Businesses across Rochester are adjusting to the "new normal" as they are either forced to change the way they operate or choose to temporarily close to try to contain the spread of coronavirus.
Gov. Andrew Cuomo and the governors of Connecticut and New Jersey have agreed to close bars, restaurants, movie theaters and casinos starting at 8 p.m. Monday.
The governors said essential businesses like supermarkets and gas stations will be able to stay open after 8 p.m., though all nonessential businesses must close. Restaurants will be able to offer takeout and delivery.
"At least there's a way to be able to offer some form of work to our current staff," said Peter Gines, owner of Jines restaurant on Park Avenue in Rochester. "That's what you're really worried about."
Gines is contemplating what this means for his business and his 53-person staff.

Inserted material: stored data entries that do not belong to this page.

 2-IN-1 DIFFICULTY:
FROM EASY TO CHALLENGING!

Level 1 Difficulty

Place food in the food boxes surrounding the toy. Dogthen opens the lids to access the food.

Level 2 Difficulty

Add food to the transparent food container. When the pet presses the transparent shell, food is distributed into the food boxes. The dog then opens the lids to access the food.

"You have single moms that work for us; you have single dads that work for us," he said. "If you're asking someone to be out of work for two months, what do they do? How do they provide? How do they pay their bills?"
Video by Max Schulte/WXXI News
With the option of offering takeout and delivery services, Gines said he will probably be able to keep 80 percent of his cooks and chefs on payroll, but he said he doesn't have the means to offer paid leave to more than seven or eight servers and hosts.
Other business owners are making their own call to shut down.
Kyle Chapman, manager of the Ampell Barbershop in Fairport, said he and the four barbers who work there voted to temporarily close. He said it's the right thing to do.
"We're not so worried about us going to the hospital," Chapman explained. "It's our grandparents, it's our immune-compromised clients. We see two, three, four hundred people a week, and it's a hotbed to spread this thing."
Chapman hopes the decision sets an example for other businesses to do the same.
"It seems admirable what I'm doing," he said, "but I think by the end of the week, it'll be mandatory for everbody. I wish everybody would just get ahead of it now so we can open sooner."
Chapman and his colleagues are trying to figure out how they can pay their bills. He said self-employment insurance costs in New York state are "astronomical" and they are not covered.